When a company – particularly a multinational industrial giant – claims to be undergoing a radical transformation, the changes often become apparent only after many years, if at all. But Toyota’s transition from a maker of reliable automotive white goods to a brand with a variety of exciting, enthusiast-lauded products and a leading voice in the environmental conversation about a world after the internal combustion engine is a genuine one that is nearly complete.
Much of the credit can be attributed to Toyota’s president and CEO (and former Autocar Issigonis Trophy Winner) Akio Toyoda. The grandson of founder Kiichiro Toyoda, he took the helm in 2009, not only when many of the brand’s products were uninspiring but also during a corporate meltdown, due to the ‘unintended acceleration’ saga that led to millions of cars being recalled multiple times.
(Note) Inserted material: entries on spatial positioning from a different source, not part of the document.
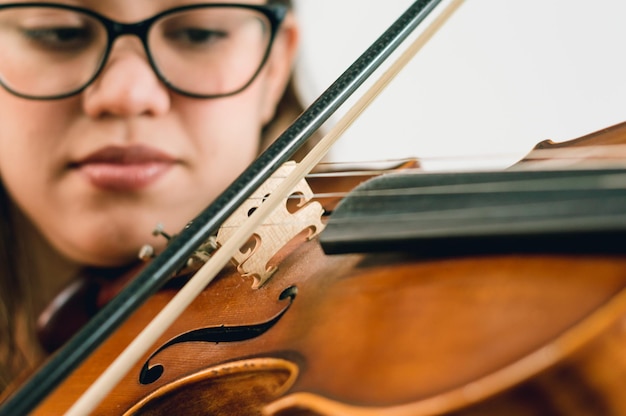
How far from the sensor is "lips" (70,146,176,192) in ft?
2.24

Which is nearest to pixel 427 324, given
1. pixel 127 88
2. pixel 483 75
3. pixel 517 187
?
pixel 517 187

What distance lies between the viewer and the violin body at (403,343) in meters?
0.20

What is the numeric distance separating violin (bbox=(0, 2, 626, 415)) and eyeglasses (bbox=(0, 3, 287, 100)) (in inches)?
14.7

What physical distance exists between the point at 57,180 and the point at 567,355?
0.68 meters

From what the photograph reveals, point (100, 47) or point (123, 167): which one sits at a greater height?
point (100, 47)

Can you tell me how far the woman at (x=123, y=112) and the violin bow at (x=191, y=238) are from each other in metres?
0.34

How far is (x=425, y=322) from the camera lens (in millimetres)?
256

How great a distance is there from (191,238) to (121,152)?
16.2 inches

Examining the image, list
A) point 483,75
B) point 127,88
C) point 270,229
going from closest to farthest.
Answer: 1. point 270,229
2. point 127,88
3. point 483,75

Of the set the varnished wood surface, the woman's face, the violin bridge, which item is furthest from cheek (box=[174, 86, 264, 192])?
the varnished wood surface

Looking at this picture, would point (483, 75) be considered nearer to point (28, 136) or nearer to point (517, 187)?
point (517, 187)

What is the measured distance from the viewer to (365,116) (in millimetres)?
829

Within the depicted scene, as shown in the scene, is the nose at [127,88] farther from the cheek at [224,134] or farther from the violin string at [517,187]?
the violin string at [517,187]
A racer and car enthusiast through and through, Toyoda navigated Toyota out of this crisis and started to instil emotion within the firm from a corporate level to help push his products into the realms of desirability. The impressive progress made by Toyota over the past decade has now reached the point where it can be considered not only the world’s biggest car maker but also the best.
The more emotional Toyota started with the GT86, launched in 2012 at a time when many firms were backing away from the idea of bespoke sports coupés. But for Toyota, and indeed Toyoda, the GT86 was all about empowering the company to make great-driving cars once more. At its Tokyo motor show debut, the clever slogan to accompany it still rings true today: ‘Fun to drive. Again.’
That ethos has carried over to every new Toyota since. The new Yaris and Corolla best illustrate the quite remarkable turnaround Toyota has made in creating everyday cars with enthusiast appeal, which is key to why the firm has won this award. Even driving the latest Prius can raise a smile.
The GT86 itself has been followed by a series of driver’s cars, such as the GR Supra, Yaris GRMN and the upcoming Yaris GR, each the work of the Gazoo Racing division that has won both Le Mans and the World Rally Championship on Toyoda’s watch. You see, Toyota doesn’t just pay lip service to this new-found enthusiast approach.
But the Yaris and Corolla have other sides to their brilliance: their hybrid drivetrains. Toyota has long led the development of such technology, and its new economy-boosting, emissions-reducing ‘self-charging’ cars are now more drivable, without the added cost and weight of other solutions.
Its forward-looking approach extends to hydrogen, too. When Toyota says it believes this will be a key part of future propulsion, people should listen. Not just because of the company’s track record or size, but because of its commitment to addressing environmental issues and rarely seen corporate conscience.
There’s no need to do that with Toyota: you simply look at the fact that it’s making more interesting family cars, more fun sports cars, more capable adventure cars and more thoughtful and relevant environmentally sound cars than anyone else.